— begin Records for the exercise —

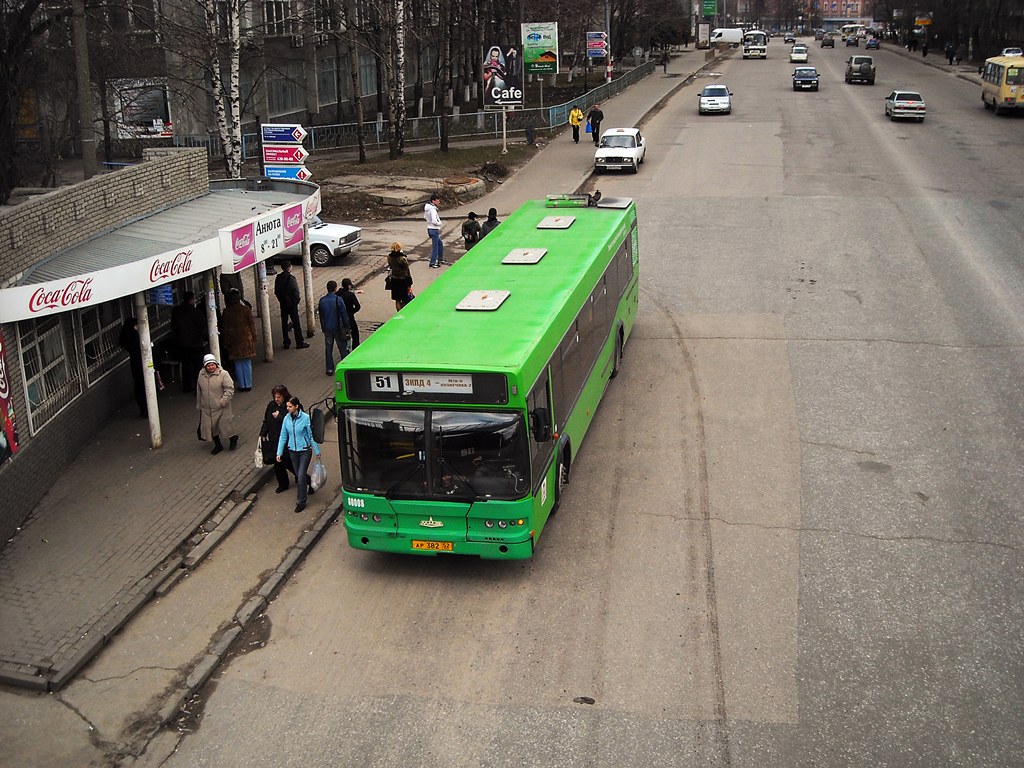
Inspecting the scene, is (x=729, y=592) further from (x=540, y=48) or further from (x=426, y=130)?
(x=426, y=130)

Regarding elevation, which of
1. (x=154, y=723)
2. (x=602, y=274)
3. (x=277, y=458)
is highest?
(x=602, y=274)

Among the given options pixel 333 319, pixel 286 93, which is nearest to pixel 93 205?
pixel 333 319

— end Records for the exercise —

■ **Given task**
Format every line of the entries above as a numbered list, skipping the blank lines. Please leave the pictures out of your answer.

■ **Complete output**
1. Inspecting the scene, is (x=729, y=592) further from (x=540, y=48) or further from (x=426, y=130)?
2. (x=426, y=130)
3. Regarding elevation, which of
4. 1. (x=154, y=723)
5. 2. (x=602, y=274)
6. 3. (x=277, y=458)
7. is highest?
8. (x=602, y=274)
9. Among the given options pixel 333 319, pixel 286 93, which is nearest to pixel 93 205?
10. pixel 333 319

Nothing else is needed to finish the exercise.